ACTIVITIES.
1. Write out the part of the trajectory analysis text that opens with the words containing "We could combine" and closes with "sc.pp.normalize_total(adata,target_sum=1e6)".
2. Extend the trajectory analysis text, picking up right after its final line.

No simplex representation can be generated, in such case, one column from adata.obsm['to_terminal_states'] is used as 2d representation to be combined with the time estimate.
What about multiple initial states?
We could combine adata.obsm['X_fate_simplex_fwd'] or adata.obsm['to_terminal_states'] with adata.obsm['X_fate_simplex_bwd'] or adata.obsm['from_intial_states'] into a 4d representation, this will be implemented and tested in a future version.
Downstream analysis¶
Test and fitting associated genes¶
[24]:
adata=adata.raw.to_adata()
[25]:
sc.pp.filter_genes(adata,min_cells=3)
sc.pp.normalize_total(adata,target_sum=1e6)
sc.pp.log1p(adata,base=10)
[26]:
scf.tl.test_association(adata,n_jobs=20)
test features for association with the trajectory
single mapping : 100%|██████████| 14939/14939 [02:34<00:00, 96.67it/s]
found 1545 significant features (0:02:34) --> added
.var['p_val'] values from statistical test.
.var['fdr'] corrected values from multiple testing.
.var['st'] proportion of mapping in which feature is significant.
.var['A'] amplitue of change of tested feature.
.var['signi'] feature is significantly changing along pseudotime.
.uns['stat_assoc_list'] list of fitted features on the graph for all mappings.

GIVEN INFORMATION.
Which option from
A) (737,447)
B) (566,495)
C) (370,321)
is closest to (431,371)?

SOLVED TASKS.
1.
We could combine adata.obsm['X_fate_simplex_fwd'] or adata.obsm['to_terminal_states'] with adata.obsm['X_fate_simplex_bwd'] or adata.obsm['from_intial_states'] into a 4d representation, this will be implemented and tested in a future version.
Downstream analysis¶
Test and fitting associated genes¶
[24]:
adata=adata.raw.to_adata()
[25]:
sc.pp.filter_genes(adata,min_cells=3)
sc.pp.normalize_total(adata,target_sum=1e6)

2.
[27]:
scf.pl.test_association(adata)
[28]:
scf.tl.fit(adata,n_jobs=20)
fit features associated with the trajectory
single mapping : 100%|██████████| 1545/1545 [00:45<00:00, 34.11it/s]
finished (adata subsetted to keep only fitted features!) (0:00:46) --> added
.layers['fitted'], fitted features on the trajectory for all mappings.
.raw, unfiltered data.
Identification of branch specific genes¶
[29]:
root='Ngn3 low EP'
miles=['Alpha','Epsilon','Beta','Delta']
[30]:
scf.tl.test_fork(adata,root_milestone=root,milestones=miles,n_jobs=20,rescale=True)
testing fork
single mapping
Differential expression: 100%|██████████| 1545/1545 [00:25<00:00, 61.35it/s]
test for upregulation for each leave vs root
upreg Alpha: 100%|██████████| 397/397 [00:00<00:00, 657.44it/s]
upreg Epsilon: 100%|██████████| 480/480 [00:00<00:00, 496.55it/s]
upreg Beta: 100%|██████████| 383/383 [00:00<00:00, 591.96it/s]
upreg Delta: 100%|██████████| 285/285 [00:00<00:00, 882.93it/s]
finished (0:00:28) --> added
.uns['Ngn3 low EP->Alpha<>Epsilon<>Beta<>Delta']['fork'], DataFrame with fork test results.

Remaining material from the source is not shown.